Is Banning Racial Preferences Unconstitutional? Supreme Court Will Decide Print
By Timothy H. Lee
Wednesday, March 27 2013
So does it violate the Constitution for voters to ensure nondiscrimination, even though the Constitution explicitly commands nondiscrimination?

Since its inception, “affirmative action” has barely survived judicial scrutiny. 

That it has survived at all is a wonder of judicial contortion.  The 14th Amendment, ratified in the aftermath of the Civil War, mandates, inter alia, equal protection of individuals under law: 

“No State shall make or enforce any law which shall abridge the privileges and immunities of citizens of the United States; nor shall any State deprive any person of life, liberty, or property, without due process of law; nor deny to any person within its jurisdiction the equal protection of the laws.” 

The Constitution should be read to mean what it says.  It wasn’t drafted or intended to be esoteric, understood and applied only by a particular group.  Rather, it’s a popular document to be followed and applied by a participating electorate.  While no linguistic endeavor of man can be perfect in that regard, it is elegant and singularly enduring for its clarity, not its Byzantine complexity. 

Yet according to some, including the Sixth Circuit Court of Appeals, the Constitution doesn’t mean what it says.  Somehow, they claim, the Equal Protection Clause prohibits voters from outlawing racial preferences by their state universities.  

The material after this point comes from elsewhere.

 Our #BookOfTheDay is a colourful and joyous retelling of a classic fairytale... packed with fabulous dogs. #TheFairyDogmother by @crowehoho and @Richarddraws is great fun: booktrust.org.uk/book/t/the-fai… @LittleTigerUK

So does it violate the Constitution for voters to ensure nondiscrimination, even though the Constitution explicitly commands nondiscrimination?  This week, the United States Supreme Court announced that it will address the matter in its next term. 

The case stems from a 2006 Michigan ballot initiative, in which a resounding 58% majority amended the state constitution to prohibit racial and sexual preferences in public education, employment and contracting.  Three years earlier, the Supreme Court had overturned the University of Michigan’s undergraduate racial admission preferences, but allowed its law school admission formula to survive.  Accordingly, voters in that relatively liberal state approved the 2006 Michigan Civil Rights Initiative (MCRI) to settle the matter. 

Other states across America have adopted such measures, including California ten years earlier.  For their part, courts have generally rejected legal challenges to those laws, including the far-left Ninth Circuit and California Supreme Court. 

Undeterred, an activist group going by the unwieldy name “Coalition to Defend Affirmative Action, Integration and Immigrant Rights and Fight for Equality by Any Means Necessary” decided to challenge the Michigan initiative.  Their opposition centered on the allegation that banning racial preferences is unfair, because universities can still accord preference to such groups as children of alumni. 

Never mind that we had to fight the Civil War and amend our Constitution because of racial discrimination, not alumni preferences or athletic scholarships.  Further, the only way to end admission discrimination in every form would be to admit every single person who applied, regardless of grades, test scores or other distinctive talents.  There are some forms of discrimination, however, that a free and fair society cannot abide.  Such characteristics as race, sex, national origin and religion differ in kind, not merely degree, from more trivial distinctions. 

Remarkably, the Sixth Circuit nevertheless accepted challengers’ argument, even where the Ninth Circuit and others did not.  By a narrow 8-7 margin, that Court ruled that the MCRI unconstitutionally encumbered racial minorities by rendering state government unable to continue affirmative action preferences.  According to Judge R. Guy Cole, Jr., who wrote the majority opinion, the law amounted to an effort by the majority “to manipulate the channels of change in a manner that places unique burdens on issues of importance to racial minorities.” 

So non-discrimination is discriminatory? 

And states across the nation must suddenly reinstate racial preferences? 

Such a result is untenable judicially, logically or linguistically, and the Supreme Court has accepted the opportunity to restore reason to the matter.  Curt Levey, counsel of record in the 2003 cases challenging Michigan’s race-based admissions policies, captured the issue well:  “The Fourteenth Amendment, lest we lose sight of the forest for the trees, does not require what it barely permits.” 

Or, as stated by Chief Justice John Roberts in a 2007 affirmative action case, “The way to end discrimination on the basis of race is to stop discriminating on the basis of race.” 

That is exactly what Michigan voters overwhelmingly attempted to do.  It is now the Supreme Court’s task to affirm that the Constitution’s Equal Protection Clause actually means what it says. 

A nation’s laws are only as good as those who apply them, and Americans should remember this whenever they wonder why elections and judicial appointments matter.